SHARE PURCHASE AGREEMENT

AsiaInfo Holdings, Inc. (the "Company") completed its acquisition of Bonson
Information Technology Limited ("Bonson") on February 6, 2002. Pursuant to a
Share Purchase Agreement (the "Agreement") dated as of January 20, 2002 by and
among the Company, Bonson and the shareholders of Bonson (the "Sellers"), the
Company agreed to purchase all of the outstanding shares of Bonson for a
combination of cash and stock of the Company valued at approximately $47.3
million.

The acquisition of Bonson by the Company was the culmination of several months
of planning, due diligence and the negotiation of definitive terms and
conditions. Upon the effective date of the acquisition, Bonson became a
wholly-owned subsidiary of the Company.

* **JOB 1**: Reproduce the acquisition passage from "AsiaInfo Holdings, Inc." up to and including "of the Company.".
The acquisition passage and the rows are separate, unrelated material.

* **MATERIALS PROVIDED**:

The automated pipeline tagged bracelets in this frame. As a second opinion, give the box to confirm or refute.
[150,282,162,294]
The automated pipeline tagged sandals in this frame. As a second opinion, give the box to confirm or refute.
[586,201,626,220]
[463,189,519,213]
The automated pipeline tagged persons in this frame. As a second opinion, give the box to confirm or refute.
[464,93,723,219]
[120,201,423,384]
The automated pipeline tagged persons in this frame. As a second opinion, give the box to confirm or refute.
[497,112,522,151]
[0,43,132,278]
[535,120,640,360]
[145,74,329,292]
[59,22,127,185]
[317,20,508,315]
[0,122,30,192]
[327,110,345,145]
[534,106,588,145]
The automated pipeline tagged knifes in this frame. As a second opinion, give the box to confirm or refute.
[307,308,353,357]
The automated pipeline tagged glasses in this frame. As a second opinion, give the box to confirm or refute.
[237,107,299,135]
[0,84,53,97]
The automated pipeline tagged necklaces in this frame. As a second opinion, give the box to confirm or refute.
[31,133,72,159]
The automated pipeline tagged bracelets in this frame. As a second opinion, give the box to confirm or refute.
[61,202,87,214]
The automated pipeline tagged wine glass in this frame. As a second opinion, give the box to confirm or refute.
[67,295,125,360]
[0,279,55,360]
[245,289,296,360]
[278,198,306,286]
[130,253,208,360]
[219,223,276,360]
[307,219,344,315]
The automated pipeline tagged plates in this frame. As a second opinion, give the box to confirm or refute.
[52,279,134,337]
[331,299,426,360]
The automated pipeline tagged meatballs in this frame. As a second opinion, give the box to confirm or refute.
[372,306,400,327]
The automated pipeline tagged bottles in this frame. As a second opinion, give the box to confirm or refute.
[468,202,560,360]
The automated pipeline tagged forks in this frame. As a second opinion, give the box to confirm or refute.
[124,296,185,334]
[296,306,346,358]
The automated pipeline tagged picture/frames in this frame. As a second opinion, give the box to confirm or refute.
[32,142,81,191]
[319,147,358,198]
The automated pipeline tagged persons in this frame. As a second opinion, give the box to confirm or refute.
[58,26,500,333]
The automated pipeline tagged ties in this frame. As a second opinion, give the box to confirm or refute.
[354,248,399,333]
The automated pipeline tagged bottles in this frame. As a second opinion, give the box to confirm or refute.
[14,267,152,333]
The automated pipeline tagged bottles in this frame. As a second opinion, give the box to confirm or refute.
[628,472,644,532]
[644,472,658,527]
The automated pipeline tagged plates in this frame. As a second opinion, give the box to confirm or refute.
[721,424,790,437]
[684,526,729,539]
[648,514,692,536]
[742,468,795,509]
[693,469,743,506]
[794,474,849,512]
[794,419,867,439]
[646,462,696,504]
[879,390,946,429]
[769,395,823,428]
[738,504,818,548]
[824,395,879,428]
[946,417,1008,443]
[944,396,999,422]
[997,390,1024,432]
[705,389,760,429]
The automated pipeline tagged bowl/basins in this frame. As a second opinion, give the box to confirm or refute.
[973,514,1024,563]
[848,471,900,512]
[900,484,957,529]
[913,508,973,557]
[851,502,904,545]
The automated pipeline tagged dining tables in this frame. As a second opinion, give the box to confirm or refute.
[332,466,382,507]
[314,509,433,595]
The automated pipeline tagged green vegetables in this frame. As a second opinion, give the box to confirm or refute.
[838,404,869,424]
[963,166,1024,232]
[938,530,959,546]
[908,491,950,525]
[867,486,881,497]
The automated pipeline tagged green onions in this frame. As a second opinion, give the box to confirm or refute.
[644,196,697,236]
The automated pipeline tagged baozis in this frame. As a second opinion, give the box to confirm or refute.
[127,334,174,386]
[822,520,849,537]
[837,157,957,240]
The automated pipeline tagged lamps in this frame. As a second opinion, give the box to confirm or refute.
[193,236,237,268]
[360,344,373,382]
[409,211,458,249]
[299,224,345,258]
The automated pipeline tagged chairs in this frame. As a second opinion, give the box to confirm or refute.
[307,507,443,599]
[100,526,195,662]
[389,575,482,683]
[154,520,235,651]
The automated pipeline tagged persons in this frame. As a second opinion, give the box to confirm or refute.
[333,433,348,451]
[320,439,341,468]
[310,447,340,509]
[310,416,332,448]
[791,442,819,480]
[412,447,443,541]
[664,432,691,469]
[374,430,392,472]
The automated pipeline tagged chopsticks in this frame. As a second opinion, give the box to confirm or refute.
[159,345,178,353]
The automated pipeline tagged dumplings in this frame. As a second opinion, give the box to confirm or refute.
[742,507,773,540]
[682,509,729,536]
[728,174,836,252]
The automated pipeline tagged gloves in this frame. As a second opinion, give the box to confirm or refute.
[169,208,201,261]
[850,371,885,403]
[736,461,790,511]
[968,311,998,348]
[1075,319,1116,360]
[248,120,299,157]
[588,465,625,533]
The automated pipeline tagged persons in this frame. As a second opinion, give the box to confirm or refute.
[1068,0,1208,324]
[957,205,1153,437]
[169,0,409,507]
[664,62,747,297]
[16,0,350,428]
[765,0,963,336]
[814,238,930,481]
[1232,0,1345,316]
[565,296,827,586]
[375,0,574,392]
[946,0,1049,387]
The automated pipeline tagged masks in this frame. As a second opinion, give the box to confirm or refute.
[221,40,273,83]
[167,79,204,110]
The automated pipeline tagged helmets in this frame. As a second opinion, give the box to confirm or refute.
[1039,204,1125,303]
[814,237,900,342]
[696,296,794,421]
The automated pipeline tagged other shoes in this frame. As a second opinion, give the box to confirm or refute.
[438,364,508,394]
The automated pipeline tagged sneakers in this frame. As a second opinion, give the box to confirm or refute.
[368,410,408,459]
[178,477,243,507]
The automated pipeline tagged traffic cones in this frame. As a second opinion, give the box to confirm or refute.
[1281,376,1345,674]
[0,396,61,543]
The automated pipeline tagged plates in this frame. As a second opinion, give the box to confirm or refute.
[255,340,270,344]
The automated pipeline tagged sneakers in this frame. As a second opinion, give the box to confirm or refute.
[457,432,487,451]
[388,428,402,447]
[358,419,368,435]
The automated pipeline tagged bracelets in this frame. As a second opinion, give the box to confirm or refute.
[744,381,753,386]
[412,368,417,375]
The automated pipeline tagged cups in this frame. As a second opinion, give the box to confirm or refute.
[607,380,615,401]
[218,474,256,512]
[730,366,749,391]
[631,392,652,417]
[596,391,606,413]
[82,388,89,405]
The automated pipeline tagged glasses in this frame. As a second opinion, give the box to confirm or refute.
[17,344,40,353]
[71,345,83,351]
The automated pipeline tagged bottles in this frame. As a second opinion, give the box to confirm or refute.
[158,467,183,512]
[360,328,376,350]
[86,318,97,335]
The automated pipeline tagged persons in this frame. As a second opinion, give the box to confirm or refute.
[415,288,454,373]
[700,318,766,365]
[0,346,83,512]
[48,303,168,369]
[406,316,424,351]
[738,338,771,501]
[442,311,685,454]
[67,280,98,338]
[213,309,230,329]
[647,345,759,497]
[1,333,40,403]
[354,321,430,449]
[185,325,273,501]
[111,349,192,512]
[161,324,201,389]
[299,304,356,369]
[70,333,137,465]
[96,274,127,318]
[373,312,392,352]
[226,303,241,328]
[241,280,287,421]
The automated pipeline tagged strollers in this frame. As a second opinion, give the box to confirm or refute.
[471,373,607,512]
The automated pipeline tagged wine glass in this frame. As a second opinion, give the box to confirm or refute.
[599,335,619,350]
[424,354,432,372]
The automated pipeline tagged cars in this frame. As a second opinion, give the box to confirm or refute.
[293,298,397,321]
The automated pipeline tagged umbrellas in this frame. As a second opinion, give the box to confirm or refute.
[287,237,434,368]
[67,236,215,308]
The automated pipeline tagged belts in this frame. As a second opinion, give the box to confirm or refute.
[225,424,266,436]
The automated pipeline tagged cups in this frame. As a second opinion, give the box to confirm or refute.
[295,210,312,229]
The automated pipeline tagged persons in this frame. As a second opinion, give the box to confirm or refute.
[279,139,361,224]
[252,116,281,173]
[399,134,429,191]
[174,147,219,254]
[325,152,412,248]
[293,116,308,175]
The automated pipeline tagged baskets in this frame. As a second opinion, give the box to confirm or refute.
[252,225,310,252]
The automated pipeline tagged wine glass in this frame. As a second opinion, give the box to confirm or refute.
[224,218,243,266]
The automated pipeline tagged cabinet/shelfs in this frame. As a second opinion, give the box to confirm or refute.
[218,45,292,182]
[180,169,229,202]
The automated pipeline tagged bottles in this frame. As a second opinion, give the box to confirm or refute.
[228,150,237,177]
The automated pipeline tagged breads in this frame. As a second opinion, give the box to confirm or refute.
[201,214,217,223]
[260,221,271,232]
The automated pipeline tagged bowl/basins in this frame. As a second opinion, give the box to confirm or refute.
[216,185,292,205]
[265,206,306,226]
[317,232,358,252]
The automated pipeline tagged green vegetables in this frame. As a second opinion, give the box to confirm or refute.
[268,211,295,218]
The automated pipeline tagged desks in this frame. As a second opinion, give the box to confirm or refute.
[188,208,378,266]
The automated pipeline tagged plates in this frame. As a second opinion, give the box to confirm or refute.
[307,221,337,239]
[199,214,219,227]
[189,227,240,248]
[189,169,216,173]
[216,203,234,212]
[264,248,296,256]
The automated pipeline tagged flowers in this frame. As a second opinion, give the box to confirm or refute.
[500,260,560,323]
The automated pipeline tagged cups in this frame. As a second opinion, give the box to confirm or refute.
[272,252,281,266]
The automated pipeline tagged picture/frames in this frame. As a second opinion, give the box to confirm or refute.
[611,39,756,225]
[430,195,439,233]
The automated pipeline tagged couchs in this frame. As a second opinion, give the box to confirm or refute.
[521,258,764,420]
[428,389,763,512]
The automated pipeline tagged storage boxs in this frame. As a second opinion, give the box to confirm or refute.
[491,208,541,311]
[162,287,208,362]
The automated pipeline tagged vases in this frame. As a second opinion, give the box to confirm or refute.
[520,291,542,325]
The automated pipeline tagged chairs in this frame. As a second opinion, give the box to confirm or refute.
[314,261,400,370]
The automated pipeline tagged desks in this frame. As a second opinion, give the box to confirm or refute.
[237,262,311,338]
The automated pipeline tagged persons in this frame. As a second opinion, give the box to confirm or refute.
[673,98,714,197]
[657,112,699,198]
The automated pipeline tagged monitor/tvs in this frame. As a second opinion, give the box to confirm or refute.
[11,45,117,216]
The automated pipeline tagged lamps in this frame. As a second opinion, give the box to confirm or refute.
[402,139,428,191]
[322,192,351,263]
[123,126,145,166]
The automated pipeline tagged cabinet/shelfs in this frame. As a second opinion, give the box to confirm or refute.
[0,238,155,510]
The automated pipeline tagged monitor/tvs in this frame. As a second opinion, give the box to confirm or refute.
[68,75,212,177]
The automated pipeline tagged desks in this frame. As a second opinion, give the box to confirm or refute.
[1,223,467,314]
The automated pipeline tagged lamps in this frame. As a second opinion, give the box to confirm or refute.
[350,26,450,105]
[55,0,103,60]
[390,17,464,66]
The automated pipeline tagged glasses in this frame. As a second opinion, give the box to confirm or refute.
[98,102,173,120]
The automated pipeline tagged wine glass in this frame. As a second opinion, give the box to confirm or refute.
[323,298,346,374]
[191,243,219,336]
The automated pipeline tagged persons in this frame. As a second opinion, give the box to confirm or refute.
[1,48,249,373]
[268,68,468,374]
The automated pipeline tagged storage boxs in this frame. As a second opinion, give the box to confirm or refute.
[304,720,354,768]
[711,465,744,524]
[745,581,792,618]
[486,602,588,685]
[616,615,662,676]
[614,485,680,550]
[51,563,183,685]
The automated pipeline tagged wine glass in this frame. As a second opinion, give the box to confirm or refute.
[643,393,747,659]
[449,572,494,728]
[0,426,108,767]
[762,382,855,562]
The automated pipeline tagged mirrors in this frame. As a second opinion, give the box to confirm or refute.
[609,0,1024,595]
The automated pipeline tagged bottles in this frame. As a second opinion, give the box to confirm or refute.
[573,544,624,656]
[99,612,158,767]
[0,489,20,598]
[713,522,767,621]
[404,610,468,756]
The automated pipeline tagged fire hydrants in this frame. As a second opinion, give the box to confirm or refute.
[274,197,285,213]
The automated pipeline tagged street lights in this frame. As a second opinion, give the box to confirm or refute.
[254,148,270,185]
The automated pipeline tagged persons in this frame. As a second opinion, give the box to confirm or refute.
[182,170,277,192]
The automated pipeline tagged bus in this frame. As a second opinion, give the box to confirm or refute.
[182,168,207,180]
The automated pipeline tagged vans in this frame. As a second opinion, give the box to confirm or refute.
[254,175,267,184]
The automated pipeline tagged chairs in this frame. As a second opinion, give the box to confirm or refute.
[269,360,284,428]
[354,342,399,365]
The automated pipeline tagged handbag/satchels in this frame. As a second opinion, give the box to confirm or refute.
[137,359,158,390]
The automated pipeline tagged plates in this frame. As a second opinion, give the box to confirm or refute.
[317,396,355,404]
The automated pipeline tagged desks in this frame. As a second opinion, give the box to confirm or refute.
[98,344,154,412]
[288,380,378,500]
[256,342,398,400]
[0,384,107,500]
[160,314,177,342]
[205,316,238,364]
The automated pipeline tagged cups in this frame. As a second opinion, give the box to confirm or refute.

* **JOB 2**: Swap "second opinion" for "independent check" in the rows, from the first line up to and including the line with "[0,84,53,97]". Give back only those lines, with everything else unchanged.

* **WRITTEN RESPONSE 1**:
AsiaInfo Holdings, Inc. (the "Company") completed its acquisition of Bonson
Information Technology Limited ("Bonson") on February 6, 2002. Pursuant to a
Share Purchase Agreement (the "Agreement") dated as of January 20, 2002 by and
among the Company, Bonson and the shareholders of Bonson (the "Sellers"), the
Company agreed to purchase all of the outstanding shares of Bonson for a
combination of cash and stock of the Company valued at approximately $47.3
million.

The acquisition of Bonson by the Company was the culmination of several months
of planning, due diligence and the negotiation of definitive terms and
conditions. Upon the effective date of the acquisition, Bonson became a
wholly-owned subsidiary of the Company.

* **WRITTEN RESPONSE 2**:
The automated pipeline tagged bracelets in this frame. As a independent check, give the box to confirm or refute.
[150,282,162,294]
The automated pipeline tagged sandals in this frame. As a independent check, give the box to confirm or refute.
[586,201,626,220]
[463,189,519,213]
The automated pipeline tagged persons in this frame. As a independent check, give the box to confirm or refute.
[464,93,723,219]
[120,201,423,384]
The automated pipeline tagged persons in this frame. As a independent check, give the box to confirm or refute.
[497,112,522,151]
[0,43,132,278]
[535,120,640,360]
[145,74,329,292]
[59,22,127,185]
[317,20,508,315]
[0,122,30,192]
[327,110,345,145]
[534,106,588,145]
The automated pipeline tagged knifes in this frame. As a independent check, give the box to confirm or refute.
[307,308,353,357]
The automated pipeline tagged glasses in this frame. As a independent check, give the box to confirm or refute.
[237,107,299,135]
[0,84,53,97]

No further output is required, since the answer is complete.